Bengkulu (Antaranews Bengkulu) - Aliansi Masyarakat Adat Nusantara (AMAN) menilai bahwa hingga akhir tahun 2018, pemenuhan hak-hak rakyat khususnya bagi masyarakat adat, nelayan dan petani di Provinsi Bengkulu masih sangat lemah.

"Masih di awang-awang (soal komitmen pemda bagi masyarakat adat)," kata Ketua Badan Pelaksana Harian AMAN Bengkulu Def Tri, dalam rilisnya, Senin.

Lemahnya komitmen tersebut kata dia, terlihat dari upaya-upaya masyarakat adat untuk mendapatkan hak-hak mereka tetap menemui jalan buntu.

Contohnya, masyarakat adat pulau terluar Provinsi Bengkulu, Pulau Enggano Kabupaten Bengkulu Utara, mereka tidak mendapatkan legalitas yang semestinya, bahkan ancaman keberadaan struktur lembaga adat asli Enggano ikut terancam dengan adanya pembentukan lembaga-lembaga adat versi pemerintah.

AMAN Bengkulu mencatat, bahwa sampai penghujung 2018, masyarakat masih terus berupaya memperjuangkan legalitas terkait hutan adat serta kebijakan pengakuan terhadap hak komunal masyarakat adat yang masih belum mampu dipenuhi pemerintah daerah.
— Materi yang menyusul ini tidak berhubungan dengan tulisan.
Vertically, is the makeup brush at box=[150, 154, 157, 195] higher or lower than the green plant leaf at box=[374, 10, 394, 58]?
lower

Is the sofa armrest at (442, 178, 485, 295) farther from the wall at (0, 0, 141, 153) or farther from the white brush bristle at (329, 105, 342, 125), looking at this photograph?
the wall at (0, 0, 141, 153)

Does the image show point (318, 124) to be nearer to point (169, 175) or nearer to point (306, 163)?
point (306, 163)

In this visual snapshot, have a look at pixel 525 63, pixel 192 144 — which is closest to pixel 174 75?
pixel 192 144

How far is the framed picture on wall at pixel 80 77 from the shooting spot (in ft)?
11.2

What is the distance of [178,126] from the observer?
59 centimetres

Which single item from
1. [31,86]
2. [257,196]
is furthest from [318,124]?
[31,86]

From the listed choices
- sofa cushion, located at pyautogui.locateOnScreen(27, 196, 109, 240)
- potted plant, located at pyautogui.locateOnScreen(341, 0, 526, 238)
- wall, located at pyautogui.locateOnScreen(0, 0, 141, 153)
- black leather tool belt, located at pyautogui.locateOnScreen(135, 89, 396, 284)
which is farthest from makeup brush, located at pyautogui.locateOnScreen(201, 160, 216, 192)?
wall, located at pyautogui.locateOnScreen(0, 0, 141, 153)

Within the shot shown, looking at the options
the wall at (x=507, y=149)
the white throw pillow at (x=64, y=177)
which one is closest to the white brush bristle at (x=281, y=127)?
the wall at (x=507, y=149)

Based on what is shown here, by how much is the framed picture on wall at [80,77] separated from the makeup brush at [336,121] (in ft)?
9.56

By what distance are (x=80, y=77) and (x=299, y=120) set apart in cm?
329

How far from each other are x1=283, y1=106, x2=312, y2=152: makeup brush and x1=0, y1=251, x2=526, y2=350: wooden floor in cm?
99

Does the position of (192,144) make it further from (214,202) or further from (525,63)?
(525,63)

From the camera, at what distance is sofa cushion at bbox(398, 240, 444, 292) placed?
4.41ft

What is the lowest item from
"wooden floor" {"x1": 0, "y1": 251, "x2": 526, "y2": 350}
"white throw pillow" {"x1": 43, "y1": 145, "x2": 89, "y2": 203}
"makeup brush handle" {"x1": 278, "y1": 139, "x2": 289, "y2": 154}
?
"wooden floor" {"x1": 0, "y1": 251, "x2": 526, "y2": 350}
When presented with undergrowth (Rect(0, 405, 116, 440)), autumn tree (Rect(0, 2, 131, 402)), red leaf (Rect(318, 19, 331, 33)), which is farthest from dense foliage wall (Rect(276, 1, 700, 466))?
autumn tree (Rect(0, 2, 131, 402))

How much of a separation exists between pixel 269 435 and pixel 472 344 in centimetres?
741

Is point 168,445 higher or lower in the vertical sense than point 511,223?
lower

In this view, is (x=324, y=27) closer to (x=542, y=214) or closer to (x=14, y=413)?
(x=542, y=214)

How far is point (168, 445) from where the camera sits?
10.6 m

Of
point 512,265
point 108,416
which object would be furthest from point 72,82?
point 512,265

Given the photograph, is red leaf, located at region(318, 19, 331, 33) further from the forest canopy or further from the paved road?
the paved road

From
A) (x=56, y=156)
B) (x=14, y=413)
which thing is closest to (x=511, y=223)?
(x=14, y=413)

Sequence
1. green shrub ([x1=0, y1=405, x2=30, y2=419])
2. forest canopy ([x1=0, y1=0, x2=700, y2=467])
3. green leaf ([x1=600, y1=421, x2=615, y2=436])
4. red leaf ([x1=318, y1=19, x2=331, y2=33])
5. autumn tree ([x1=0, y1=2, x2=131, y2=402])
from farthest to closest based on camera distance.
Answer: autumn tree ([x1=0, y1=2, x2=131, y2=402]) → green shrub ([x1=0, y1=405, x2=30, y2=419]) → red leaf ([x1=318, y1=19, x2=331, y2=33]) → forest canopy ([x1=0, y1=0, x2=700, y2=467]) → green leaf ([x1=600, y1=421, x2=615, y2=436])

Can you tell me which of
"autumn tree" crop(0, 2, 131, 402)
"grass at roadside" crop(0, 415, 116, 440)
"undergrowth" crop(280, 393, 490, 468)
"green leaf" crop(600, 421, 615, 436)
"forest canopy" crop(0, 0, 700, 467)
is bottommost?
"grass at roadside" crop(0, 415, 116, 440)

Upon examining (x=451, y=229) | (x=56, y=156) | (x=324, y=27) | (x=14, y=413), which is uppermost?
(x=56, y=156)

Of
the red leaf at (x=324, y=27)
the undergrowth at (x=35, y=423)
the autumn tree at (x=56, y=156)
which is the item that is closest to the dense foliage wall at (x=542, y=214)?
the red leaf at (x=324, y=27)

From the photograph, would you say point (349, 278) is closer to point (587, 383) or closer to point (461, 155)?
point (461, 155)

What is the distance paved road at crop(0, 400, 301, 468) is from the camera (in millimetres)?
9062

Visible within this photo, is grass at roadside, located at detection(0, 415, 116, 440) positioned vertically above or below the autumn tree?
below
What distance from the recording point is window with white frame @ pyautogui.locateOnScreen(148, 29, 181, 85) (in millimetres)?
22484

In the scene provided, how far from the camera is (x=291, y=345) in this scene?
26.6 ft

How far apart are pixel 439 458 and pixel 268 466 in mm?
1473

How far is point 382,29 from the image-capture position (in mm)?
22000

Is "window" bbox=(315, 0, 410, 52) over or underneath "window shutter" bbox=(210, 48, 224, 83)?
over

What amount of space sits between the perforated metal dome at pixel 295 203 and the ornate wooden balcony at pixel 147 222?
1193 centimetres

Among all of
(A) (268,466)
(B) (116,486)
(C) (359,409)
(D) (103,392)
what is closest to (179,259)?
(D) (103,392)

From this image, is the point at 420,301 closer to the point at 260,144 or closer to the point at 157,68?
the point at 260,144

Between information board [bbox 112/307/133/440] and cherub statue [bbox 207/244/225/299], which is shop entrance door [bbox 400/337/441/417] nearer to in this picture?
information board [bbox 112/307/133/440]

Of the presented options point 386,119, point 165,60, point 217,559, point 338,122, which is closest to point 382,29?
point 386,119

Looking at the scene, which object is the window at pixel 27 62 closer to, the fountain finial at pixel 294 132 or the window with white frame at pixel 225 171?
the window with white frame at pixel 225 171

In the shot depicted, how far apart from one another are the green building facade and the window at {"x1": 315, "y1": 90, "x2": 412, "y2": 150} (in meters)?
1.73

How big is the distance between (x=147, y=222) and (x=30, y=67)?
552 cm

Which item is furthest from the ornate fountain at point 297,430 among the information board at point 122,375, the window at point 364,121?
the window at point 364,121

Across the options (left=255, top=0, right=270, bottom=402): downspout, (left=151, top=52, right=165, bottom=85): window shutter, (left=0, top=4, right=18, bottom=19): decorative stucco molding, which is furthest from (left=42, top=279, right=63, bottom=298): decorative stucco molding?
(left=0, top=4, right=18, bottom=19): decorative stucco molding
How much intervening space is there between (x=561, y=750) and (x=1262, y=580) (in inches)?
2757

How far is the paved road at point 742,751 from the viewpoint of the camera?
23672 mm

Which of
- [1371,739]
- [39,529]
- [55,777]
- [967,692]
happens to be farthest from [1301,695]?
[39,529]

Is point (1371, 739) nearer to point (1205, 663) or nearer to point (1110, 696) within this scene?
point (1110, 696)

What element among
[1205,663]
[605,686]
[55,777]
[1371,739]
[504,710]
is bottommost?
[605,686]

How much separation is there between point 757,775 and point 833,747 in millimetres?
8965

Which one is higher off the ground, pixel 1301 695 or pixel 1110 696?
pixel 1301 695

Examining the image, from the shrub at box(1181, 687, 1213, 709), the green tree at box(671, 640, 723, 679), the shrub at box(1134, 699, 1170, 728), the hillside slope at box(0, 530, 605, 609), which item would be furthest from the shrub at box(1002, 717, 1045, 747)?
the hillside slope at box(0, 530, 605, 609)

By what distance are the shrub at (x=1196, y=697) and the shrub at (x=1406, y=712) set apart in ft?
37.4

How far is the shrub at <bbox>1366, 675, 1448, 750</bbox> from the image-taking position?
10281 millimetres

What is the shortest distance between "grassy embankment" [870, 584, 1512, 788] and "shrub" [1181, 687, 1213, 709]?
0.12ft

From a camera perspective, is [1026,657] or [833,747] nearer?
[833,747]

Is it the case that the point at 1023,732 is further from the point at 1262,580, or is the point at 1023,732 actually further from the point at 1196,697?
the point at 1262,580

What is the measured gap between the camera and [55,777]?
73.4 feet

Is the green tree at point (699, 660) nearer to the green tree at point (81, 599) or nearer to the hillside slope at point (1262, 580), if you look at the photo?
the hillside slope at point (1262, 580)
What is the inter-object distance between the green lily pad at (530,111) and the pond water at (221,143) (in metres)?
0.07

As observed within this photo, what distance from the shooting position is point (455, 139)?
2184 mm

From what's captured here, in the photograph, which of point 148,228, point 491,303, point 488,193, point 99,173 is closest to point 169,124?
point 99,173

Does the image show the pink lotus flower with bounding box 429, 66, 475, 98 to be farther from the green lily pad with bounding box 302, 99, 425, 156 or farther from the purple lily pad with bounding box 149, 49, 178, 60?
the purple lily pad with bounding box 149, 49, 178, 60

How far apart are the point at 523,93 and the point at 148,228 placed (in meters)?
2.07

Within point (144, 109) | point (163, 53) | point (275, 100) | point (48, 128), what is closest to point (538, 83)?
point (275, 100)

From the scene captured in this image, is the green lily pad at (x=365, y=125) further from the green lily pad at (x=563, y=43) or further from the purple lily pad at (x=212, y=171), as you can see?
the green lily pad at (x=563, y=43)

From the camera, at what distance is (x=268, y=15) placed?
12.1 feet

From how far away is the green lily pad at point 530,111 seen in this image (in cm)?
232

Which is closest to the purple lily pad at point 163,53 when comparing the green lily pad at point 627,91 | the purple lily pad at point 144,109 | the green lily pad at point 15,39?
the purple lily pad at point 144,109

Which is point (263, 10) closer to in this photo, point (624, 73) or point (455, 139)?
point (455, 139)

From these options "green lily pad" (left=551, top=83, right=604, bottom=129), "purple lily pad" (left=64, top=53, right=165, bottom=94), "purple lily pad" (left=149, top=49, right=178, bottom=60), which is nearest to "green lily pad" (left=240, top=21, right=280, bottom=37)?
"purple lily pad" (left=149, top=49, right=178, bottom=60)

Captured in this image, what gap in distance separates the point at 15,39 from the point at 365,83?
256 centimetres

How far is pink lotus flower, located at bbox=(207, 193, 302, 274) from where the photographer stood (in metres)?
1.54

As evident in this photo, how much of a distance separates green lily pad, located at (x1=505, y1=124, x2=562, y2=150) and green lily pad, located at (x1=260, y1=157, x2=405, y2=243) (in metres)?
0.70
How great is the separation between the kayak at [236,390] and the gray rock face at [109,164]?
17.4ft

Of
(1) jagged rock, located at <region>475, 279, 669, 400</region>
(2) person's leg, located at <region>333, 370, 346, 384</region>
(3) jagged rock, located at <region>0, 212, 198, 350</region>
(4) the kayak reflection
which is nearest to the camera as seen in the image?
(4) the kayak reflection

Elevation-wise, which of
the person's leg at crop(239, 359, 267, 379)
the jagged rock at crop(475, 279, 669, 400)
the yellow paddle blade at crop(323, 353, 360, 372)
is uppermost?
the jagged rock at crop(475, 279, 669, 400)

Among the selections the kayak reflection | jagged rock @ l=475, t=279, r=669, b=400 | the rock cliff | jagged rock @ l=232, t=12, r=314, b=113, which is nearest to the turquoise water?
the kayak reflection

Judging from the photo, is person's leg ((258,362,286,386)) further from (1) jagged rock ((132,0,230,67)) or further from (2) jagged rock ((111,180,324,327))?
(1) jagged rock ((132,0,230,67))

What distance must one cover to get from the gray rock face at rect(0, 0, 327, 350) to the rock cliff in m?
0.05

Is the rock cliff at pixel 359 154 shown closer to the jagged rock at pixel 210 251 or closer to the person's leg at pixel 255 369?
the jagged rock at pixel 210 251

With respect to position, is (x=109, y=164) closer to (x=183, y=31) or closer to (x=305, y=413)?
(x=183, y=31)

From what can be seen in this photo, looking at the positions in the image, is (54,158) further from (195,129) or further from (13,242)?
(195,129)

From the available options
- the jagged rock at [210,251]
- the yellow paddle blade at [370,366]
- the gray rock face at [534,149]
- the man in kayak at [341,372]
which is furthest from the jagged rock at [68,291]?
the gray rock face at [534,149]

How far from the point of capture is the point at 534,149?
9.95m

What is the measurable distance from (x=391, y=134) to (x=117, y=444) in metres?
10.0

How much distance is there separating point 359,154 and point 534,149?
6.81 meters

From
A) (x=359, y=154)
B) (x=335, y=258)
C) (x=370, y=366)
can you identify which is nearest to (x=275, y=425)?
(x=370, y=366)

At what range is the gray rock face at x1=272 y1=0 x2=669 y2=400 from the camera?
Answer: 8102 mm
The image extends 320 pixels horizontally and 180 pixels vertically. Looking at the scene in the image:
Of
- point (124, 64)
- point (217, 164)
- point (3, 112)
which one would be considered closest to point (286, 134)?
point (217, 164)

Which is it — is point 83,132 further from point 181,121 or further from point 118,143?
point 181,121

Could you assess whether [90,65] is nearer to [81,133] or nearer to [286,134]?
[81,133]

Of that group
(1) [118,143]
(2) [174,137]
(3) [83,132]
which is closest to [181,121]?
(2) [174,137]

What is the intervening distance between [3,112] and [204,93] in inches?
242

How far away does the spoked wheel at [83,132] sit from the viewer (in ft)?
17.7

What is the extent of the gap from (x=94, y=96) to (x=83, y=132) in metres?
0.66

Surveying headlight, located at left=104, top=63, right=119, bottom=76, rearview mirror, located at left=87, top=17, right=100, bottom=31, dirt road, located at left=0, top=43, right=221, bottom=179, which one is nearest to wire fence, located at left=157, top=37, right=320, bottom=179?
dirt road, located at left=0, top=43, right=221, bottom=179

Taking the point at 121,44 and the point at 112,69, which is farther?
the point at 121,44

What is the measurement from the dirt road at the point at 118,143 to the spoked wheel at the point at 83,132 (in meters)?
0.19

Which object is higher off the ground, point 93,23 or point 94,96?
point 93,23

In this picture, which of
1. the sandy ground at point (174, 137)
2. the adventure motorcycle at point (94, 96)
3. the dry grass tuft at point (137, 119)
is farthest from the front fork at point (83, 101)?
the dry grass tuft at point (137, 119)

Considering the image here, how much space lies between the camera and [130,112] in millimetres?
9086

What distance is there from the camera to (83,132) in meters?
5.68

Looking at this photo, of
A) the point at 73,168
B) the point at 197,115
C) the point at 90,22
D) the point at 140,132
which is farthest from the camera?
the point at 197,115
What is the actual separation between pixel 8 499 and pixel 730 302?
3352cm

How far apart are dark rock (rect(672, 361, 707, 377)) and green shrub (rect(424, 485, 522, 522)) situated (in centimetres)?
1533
Begitu juga komitmen politik Gubernur Bengkulu soal reformasi agraria, menurut Def, percepatan yang dilakukan masih jauh dari visi misi dalam mewujudkan Bengkulu yang maju, sejahtera, bermartabat dan berdaya saing tinggi.

Bahkan penyelesaian konflik agraria cenderung lamban, hal ini berpotensi buruk terhadap perampasan hak hidup masyarakat adat,seperti masyarakat Desa Linau Kabupaten Kaur.

Masyarakat adat di sana yang berprofesi sebagai nelayan, terancam terpinggirkan karena pembangunan pelabuhan yang menutup akses perahu nelayan.

"Hal ini mencermikan kegagalan pemerintah dalam meningkatkan akses masyarakat terhadap sumber daya laut," ucapnya.

AMAN Bengkulu mencatat baru dua kebijakan daerah setingkat kabupaten yang mengakui dan melindungi masyarakat adat, yakni di Kabupaten Lebong dan Kabupaten Rejang Lebong.

Sementara itu kabupaten lainnya, menurut dia, seperti Kabupaten Kaur, Seluma, dan Kepahiang, baru memiliki kebijakan daerah yang hanya formalitas belaka dalam memandang keberadaan masyarakat adat.

"Meskipun daerah sudah mengakui, ternyata rumitnya proses pengembalian hak-hak masyarakat adat di tingkat nasional tetap menjadi hambatan bagi masyarakat adat Bengkulu dalam mempercepat pengembalian hak-hak mereka," ujarnya.